TASK INSTRUCTIONS =>
Give back only the lines in the records below from the one with "Αναδρομές στο παρελθόν" to the one with "Univerzális nyelvelsajátítási stratégia, ami", both inclusive, word for word.

(Saved data entries)
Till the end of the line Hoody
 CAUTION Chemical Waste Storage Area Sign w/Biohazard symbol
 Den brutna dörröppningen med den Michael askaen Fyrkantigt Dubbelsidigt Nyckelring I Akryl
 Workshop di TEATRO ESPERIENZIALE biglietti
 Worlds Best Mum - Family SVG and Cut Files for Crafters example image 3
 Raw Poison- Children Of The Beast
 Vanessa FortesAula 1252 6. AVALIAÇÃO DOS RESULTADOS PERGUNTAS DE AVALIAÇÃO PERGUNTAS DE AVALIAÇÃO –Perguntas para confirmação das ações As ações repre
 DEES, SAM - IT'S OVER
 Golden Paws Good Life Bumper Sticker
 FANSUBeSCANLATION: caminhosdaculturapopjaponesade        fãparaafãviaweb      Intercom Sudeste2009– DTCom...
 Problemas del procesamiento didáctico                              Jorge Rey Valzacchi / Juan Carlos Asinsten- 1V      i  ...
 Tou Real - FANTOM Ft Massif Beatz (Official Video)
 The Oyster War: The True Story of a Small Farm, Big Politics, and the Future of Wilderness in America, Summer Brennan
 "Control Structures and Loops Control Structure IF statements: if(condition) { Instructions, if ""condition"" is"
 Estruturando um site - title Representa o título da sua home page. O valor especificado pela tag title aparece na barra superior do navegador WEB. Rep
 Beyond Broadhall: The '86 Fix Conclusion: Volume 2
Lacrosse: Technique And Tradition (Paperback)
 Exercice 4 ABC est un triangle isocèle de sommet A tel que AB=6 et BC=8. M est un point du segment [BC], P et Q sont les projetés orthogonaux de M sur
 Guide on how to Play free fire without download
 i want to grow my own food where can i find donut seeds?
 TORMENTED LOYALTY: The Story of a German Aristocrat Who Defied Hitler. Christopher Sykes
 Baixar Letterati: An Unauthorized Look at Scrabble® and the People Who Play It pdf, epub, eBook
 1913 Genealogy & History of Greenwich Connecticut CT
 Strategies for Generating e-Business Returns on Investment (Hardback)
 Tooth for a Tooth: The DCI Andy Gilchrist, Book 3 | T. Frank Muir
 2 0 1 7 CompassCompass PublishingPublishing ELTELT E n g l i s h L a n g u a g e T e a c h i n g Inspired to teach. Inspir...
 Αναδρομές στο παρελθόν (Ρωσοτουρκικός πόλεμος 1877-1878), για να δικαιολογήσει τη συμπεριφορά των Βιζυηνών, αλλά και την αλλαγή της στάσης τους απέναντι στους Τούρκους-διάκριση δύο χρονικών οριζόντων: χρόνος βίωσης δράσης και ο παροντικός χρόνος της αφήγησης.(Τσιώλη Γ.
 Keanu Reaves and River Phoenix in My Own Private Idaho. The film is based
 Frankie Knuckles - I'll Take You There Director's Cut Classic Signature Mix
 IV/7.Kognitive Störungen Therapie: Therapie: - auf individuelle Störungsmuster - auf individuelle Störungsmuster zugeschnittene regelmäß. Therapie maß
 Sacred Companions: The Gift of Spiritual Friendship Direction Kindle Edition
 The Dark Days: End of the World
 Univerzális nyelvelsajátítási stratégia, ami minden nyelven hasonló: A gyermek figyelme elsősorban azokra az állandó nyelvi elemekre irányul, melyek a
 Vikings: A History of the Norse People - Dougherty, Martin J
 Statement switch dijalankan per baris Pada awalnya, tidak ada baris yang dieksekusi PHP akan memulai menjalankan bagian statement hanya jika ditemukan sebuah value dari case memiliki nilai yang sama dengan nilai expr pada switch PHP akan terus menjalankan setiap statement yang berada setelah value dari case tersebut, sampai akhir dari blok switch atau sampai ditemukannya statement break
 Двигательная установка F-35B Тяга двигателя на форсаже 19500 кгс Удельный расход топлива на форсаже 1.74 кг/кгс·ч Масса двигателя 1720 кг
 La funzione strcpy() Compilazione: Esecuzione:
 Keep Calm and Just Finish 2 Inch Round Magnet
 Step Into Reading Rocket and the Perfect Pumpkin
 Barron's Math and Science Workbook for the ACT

EXERCISE RESULT =>
 Αναδρομές στο παρελθόν (Ρωσοτουρκικός πόλεμος 1877-1878), για να δικαιολογήσει τη συμπεριφορά των Βιζυηνών, αλλά και την αλλαγή της στάσης τους απέναντι στους Τούρκους-διάκριση δύο χρονικών οριζόντων: χρόνος βίωσης δράσης και ο παροντικός χρόνος της αφήγησης.(Τσιώλη Γ.
 Keanu Reaves and River Phoenix in My Own Private Idaho. The film is based
 Frankie Knuckles - I'll Take You There Director's Cut Classic Signature Mix
 IV/7.Kognitive Störungen Therapie: Therapie: - auf individuelle Störungsmuster - auf individuelle Störungsmuster zugeschnittene regelmäß. Therapie maß
 Sacred Companions: The Gift of Spiritual Friendship Direction Kindle Edition
 The Dark Days: End of the World
 Univerzális nyelvelsajátítási stratégia, ami minden nyelven hasonló: A gyermek figyelme elsősorban azokra az állandó nyelvi elemekre irányul, melyek a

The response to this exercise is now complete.